Image-based spatial reasoning data
--- start ---

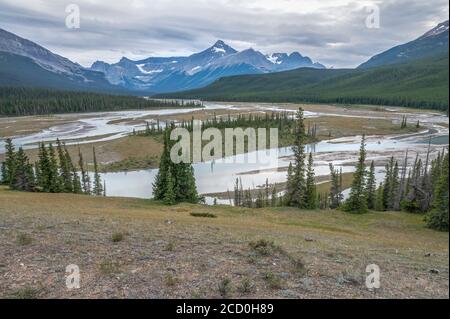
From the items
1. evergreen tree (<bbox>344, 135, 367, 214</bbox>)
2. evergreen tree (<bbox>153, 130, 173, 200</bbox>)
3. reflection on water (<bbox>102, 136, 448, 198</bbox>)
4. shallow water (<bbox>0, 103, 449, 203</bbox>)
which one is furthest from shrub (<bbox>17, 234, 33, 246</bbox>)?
reflection on water (<bbox>102, 136, 448, 198</bbox>)

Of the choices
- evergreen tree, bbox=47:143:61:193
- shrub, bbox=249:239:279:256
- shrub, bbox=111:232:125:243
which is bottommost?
evergreen tree, bbox=47:143:61:193

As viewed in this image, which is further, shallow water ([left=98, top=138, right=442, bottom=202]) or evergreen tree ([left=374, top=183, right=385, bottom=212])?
shallow water ([left=98, top=138, right=442, bottom=202])

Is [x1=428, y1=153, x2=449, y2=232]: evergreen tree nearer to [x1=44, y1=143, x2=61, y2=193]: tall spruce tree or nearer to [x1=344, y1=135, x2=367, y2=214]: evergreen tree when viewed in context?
[x1=344, y1=135, x2=367, y2=214]: evergreen tree

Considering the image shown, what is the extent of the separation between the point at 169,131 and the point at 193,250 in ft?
133

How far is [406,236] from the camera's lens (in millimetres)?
36156

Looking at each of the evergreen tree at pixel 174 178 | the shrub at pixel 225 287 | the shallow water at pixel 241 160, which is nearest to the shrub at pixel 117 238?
the shrub at pixel 225 287

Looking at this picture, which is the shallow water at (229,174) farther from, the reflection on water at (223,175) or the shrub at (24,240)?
the shrub at (24,240)

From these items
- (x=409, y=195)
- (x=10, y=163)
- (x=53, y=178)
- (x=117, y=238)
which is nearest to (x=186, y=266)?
(x=117, y=238)

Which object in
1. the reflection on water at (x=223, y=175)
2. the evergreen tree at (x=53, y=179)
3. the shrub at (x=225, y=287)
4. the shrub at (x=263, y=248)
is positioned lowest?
the reflection on water at (x=223, y=175)

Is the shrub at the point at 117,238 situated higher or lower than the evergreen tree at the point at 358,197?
higher
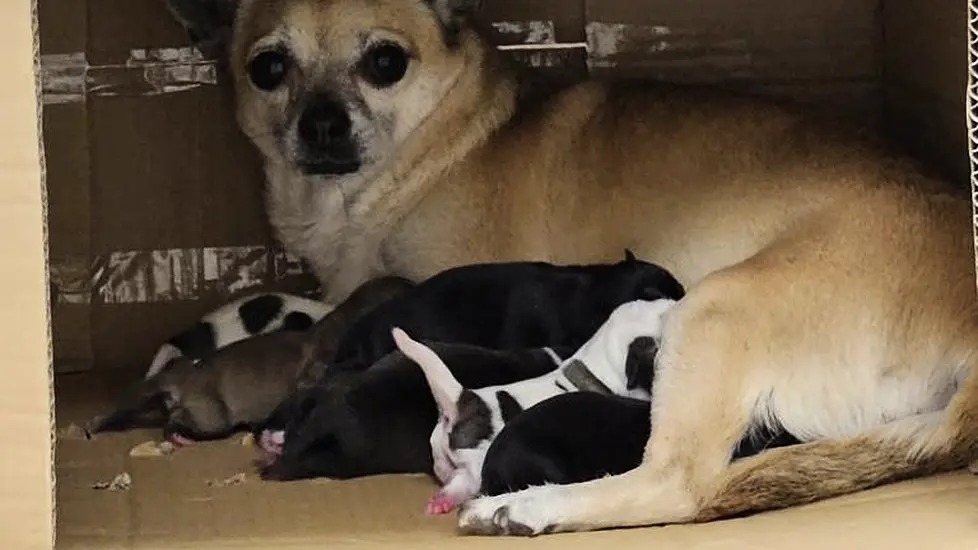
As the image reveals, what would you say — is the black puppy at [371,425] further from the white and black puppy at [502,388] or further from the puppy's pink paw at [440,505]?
the puppy's pink paw at [440,505]

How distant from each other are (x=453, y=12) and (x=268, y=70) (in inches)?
14.6

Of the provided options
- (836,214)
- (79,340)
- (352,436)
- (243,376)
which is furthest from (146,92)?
(836,214)

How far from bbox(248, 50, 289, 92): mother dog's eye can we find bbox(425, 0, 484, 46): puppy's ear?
31 centimetres

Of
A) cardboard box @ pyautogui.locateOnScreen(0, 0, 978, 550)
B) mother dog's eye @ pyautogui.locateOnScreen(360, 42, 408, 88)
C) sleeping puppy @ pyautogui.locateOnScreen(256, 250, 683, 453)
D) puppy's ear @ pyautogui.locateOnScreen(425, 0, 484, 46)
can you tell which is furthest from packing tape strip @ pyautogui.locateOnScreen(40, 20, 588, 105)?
sleeping puppy @ pyautogui.locateOnScreen(256, 250, 683, 453)

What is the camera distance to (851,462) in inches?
61.4

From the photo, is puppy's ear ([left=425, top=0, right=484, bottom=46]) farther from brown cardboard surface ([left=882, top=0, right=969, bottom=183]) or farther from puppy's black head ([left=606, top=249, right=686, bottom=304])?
brown cardboard surface ([left=882, top=0, right=969, bottom=183])

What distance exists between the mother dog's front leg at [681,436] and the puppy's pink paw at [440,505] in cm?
10

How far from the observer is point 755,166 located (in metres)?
2.04

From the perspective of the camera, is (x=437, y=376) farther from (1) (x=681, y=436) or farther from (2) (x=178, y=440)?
(2) (x=178, y=440)

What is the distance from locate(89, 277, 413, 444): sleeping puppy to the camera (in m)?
2.02

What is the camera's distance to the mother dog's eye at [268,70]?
2.37 metres

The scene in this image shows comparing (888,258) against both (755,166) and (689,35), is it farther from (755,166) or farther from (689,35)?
(689,35)

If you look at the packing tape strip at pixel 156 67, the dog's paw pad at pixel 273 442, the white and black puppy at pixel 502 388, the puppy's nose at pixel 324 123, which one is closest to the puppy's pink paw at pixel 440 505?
the white and black puppy at pixel 502 388

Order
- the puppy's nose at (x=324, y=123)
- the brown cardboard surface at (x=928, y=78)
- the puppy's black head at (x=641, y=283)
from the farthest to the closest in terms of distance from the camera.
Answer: the puppy's nose at (x=324, y=123) → the brown cardboard surface at (x=928, y=78) → the puppy's black head at (x=641, y=283)
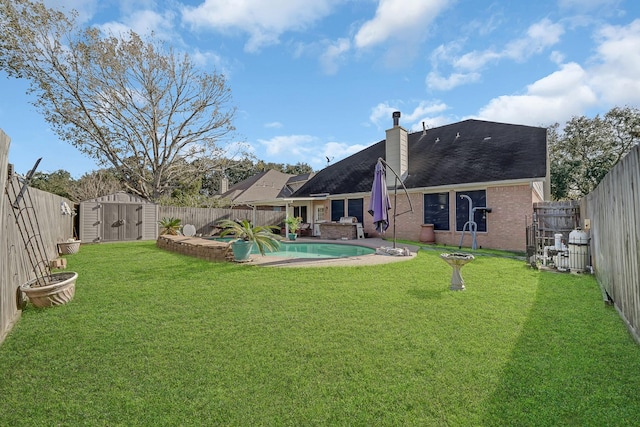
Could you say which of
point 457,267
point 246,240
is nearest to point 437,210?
point 457,267

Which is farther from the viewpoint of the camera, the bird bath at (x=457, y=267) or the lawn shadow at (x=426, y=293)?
the bird bath at (x=457, y=267)

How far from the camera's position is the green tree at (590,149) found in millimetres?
23047

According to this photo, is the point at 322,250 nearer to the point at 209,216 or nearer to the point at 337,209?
the point at 337,209

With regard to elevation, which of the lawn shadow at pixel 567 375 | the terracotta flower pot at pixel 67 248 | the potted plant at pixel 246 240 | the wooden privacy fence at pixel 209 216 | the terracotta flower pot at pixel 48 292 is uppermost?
the wooden privacy fence at pixel 209 216

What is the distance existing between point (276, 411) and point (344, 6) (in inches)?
487

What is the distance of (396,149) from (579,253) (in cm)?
1042

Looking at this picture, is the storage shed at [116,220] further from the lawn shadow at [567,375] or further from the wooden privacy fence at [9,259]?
the lawn shadow at [567,375]

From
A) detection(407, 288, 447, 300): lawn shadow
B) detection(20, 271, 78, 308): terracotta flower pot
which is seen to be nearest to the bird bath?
detection(407, 288, 447, 300): lawn shadow

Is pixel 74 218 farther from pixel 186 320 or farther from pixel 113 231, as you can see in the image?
pixel 186 320

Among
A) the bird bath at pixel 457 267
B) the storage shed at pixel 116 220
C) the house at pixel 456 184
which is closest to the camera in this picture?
the bird bath at pixel 457 267

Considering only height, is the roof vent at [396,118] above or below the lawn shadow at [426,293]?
above

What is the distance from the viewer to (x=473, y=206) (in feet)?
42.7

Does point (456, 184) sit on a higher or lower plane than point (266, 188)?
lower

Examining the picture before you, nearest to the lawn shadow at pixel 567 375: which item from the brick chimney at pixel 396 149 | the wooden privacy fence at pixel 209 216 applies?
the brick chimney at pixel 396 149
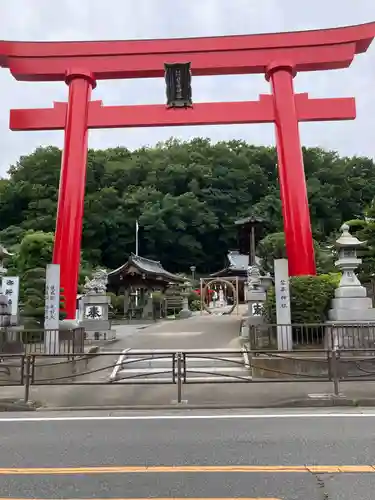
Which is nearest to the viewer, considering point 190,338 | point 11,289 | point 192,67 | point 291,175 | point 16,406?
point 16,406

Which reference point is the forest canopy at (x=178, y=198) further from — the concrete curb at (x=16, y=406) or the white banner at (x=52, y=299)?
the concrete curb at (x=16, y=406)

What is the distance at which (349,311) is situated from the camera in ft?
37.4

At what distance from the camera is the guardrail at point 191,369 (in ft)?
27.2

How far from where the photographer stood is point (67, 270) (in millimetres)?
15555

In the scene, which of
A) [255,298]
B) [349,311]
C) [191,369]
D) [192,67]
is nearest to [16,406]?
[191,369]

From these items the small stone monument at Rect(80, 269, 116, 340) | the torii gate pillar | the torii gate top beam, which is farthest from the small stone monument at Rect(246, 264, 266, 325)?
the torii gate top beam

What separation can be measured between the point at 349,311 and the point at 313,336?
→ 3.52 ft

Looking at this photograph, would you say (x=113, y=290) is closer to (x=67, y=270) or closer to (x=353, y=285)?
(x=67, y=270)

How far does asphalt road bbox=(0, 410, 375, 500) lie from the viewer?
148 inches

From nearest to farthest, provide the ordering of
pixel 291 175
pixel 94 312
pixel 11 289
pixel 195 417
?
pixel 195 417, pixel 11 289, pixel 291 175, pixel 94 312

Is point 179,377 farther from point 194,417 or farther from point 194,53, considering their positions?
point 194,53

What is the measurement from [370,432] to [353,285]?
659cm

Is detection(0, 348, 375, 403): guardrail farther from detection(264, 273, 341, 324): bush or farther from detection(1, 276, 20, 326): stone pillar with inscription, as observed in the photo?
detection(1, 276, 20, 326): stone pillar with inscription

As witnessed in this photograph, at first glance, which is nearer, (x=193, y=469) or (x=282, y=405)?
(x=193, y=469)
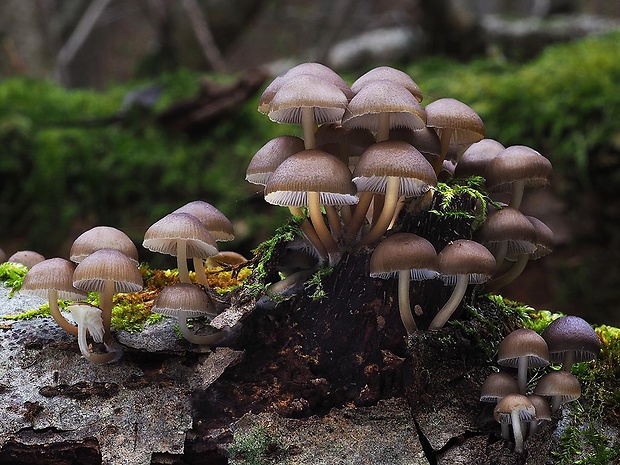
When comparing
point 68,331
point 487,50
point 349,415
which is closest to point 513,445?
point 349,415

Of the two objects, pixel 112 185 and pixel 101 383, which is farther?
pixel 112 185

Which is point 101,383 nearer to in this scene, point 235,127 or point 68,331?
point 68,331

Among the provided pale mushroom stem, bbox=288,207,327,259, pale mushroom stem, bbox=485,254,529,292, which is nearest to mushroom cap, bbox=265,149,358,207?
pale mushroom stem, bbox=288,207,327,259

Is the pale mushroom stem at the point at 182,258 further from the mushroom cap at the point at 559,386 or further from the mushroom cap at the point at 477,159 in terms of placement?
the mushroom cap at the point at 559,386

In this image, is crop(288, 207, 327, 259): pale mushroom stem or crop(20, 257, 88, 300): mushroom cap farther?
crop(288, 207, 327, 259): pale mushroom stem

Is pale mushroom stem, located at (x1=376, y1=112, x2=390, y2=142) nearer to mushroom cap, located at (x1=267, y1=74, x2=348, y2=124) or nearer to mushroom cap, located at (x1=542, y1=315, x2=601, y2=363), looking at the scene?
mushroom cap, located at (x1=267, y1=74, x2=348, y2=124)

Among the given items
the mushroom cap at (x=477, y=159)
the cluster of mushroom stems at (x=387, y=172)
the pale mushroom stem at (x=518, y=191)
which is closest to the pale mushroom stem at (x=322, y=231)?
the cluster of mushroom stems at (x=387, y=172)

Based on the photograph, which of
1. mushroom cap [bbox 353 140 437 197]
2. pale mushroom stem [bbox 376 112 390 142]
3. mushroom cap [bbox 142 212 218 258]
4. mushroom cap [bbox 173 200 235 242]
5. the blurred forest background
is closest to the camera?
mushroom cap [bbox 353 140 437 197]
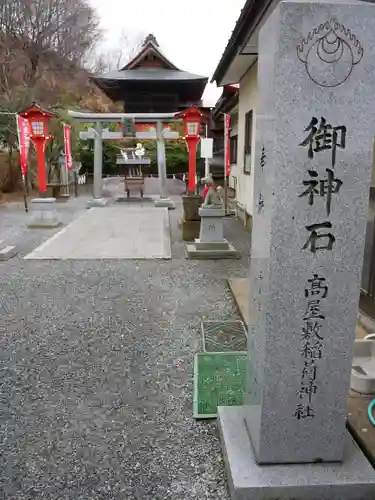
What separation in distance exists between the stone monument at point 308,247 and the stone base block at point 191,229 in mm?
6241

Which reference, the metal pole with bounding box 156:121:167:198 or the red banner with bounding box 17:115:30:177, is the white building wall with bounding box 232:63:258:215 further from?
the red banner with bounding box 17:115:30:177

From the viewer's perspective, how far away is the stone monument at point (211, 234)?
7.03 m

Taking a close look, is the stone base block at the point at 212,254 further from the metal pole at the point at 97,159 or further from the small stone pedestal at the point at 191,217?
the metal pole at the point at 97,159

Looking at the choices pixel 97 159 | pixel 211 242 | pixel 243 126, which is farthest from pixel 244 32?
pixel 97 159

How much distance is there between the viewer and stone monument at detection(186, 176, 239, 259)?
703 centimetres

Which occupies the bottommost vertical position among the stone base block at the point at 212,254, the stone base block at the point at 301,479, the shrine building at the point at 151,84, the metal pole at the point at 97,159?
the stone base block at the point at 301,479

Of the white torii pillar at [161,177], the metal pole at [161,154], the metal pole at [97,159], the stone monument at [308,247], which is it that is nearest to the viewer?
the stone monument at [308,247]

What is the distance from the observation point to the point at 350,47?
1.63 m

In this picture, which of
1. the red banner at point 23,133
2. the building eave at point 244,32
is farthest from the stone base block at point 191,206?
the red banner at point 23,133

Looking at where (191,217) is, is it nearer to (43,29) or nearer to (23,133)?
(23,133)

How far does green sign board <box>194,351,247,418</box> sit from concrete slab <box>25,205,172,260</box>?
12.1ft

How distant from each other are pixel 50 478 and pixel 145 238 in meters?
6.76

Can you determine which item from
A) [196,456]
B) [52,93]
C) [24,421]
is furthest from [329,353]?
[52,93]

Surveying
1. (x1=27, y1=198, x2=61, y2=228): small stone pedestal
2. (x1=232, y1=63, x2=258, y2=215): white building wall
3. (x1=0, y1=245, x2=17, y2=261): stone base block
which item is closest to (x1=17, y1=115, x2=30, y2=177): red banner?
(x1=27, y1=198, x2=61, y2=228): small stone pedestal
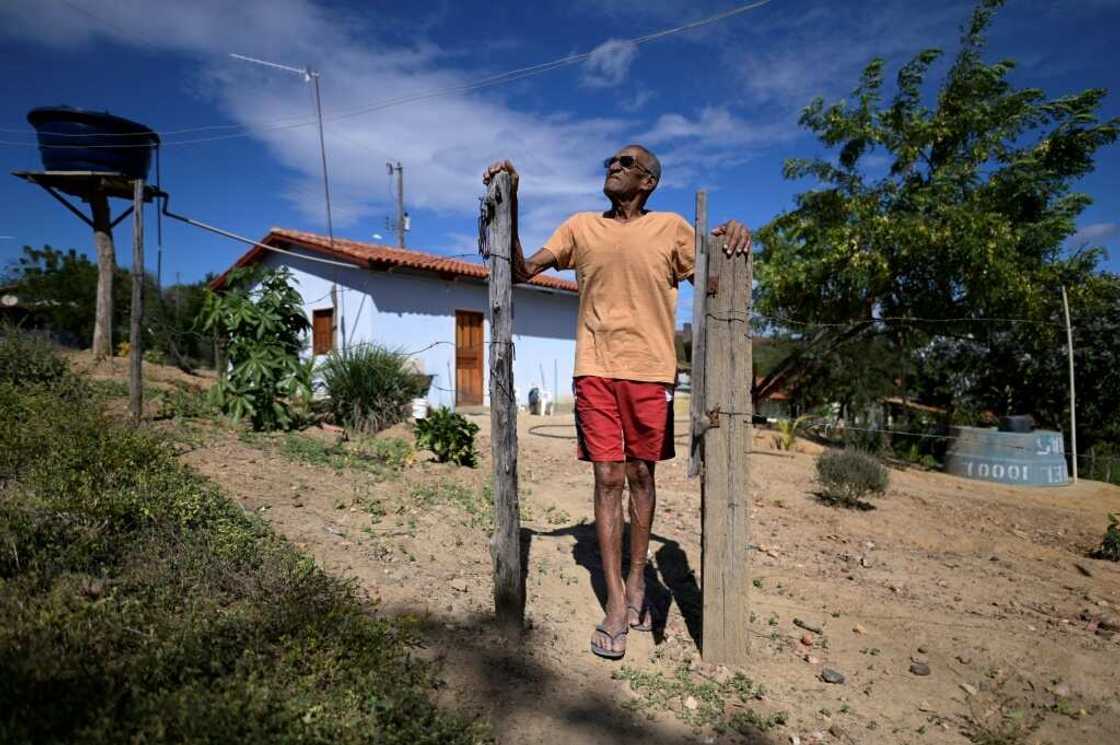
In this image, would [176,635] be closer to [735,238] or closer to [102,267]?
[735,238]

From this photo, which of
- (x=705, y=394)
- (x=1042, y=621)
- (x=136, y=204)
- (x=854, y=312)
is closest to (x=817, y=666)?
(x=705, y=394)

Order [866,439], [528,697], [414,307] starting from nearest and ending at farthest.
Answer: [528,697]
[866,439]
[414,307]

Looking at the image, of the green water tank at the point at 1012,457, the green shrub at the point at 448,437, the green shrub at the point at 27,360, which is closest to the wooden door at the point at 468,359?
the green shrub at the point at 27,360

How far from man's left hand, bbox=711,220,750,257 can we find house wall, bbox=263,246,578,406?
803cm

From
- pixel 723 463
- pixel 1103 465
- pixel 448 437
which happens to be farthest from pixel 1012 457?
pixel 723 463

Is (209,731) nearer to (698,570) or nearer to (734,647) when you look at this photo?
(734,647)

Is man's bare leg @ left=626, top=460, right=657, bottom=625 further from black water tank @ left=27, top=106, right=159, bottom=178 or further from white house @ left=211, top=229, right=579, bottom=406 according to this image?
black water tank @ left=27, top=106, right=159, bottom=178

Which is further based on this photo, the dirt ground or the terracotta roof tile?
the terracotta roof tile

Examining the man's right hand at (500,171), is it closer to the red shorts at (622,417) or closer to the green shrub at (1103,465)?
the red shorts at (622,417)

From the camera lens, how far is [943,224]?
857 cm

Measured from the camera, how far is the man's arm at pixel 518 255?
2518mm

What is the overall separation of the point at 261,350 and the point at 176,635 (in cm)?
510

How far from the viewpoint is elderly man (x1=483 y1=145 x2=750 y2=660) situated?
2.48 metres

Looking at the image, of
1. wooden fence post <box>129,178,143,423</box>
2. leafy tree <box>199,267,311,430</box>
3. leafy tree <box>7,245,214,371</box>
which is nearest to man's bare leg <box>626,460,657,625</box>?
leafy tree <box>199,267,311,430</box>
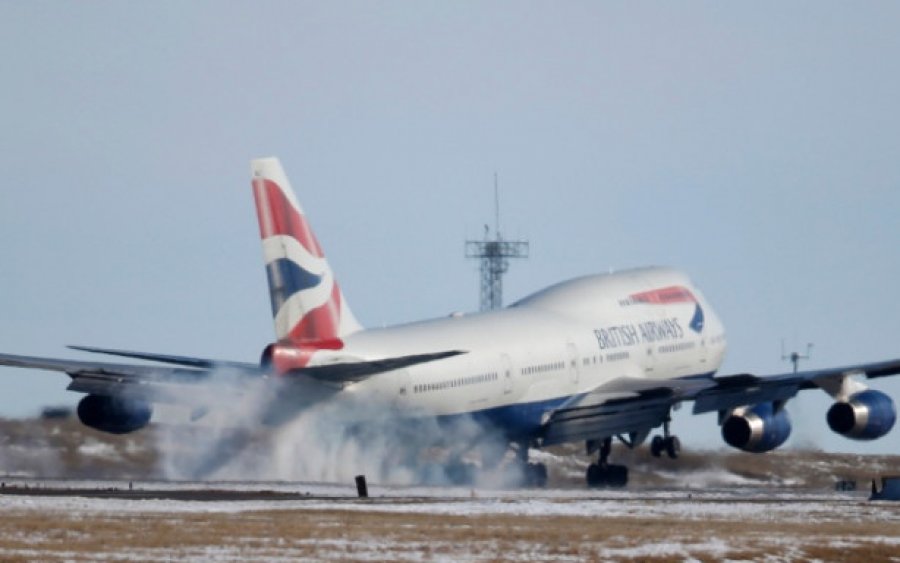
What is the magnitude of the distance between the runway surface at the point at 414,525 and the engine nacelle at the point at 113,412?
269 cm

--- end ---

▸ **Directive**
Rewrite everything from the start of the rows through the line with "4. shallow water", including that line, as a Markdown table with the columns No. and Line. Number each line, skip blank lines, and leave out the pictures.

▸ **Exercise result**
| No. | Line |
|---|---|
| 1 | From the items |
| 2 | 1. evergreen tree (<bbox>344, 135, 367, 214</bbox>) |
| 3 | 2. evergreen tree (<bbox>153, 130, 173, 200</bbox>) |
| 4 | 3. reflection on water (<bbox>102, 136, 448, 198</bbox>) |
| 5 | 4. shallow water (<bbox>0, 103, 449, 203</bbox>) |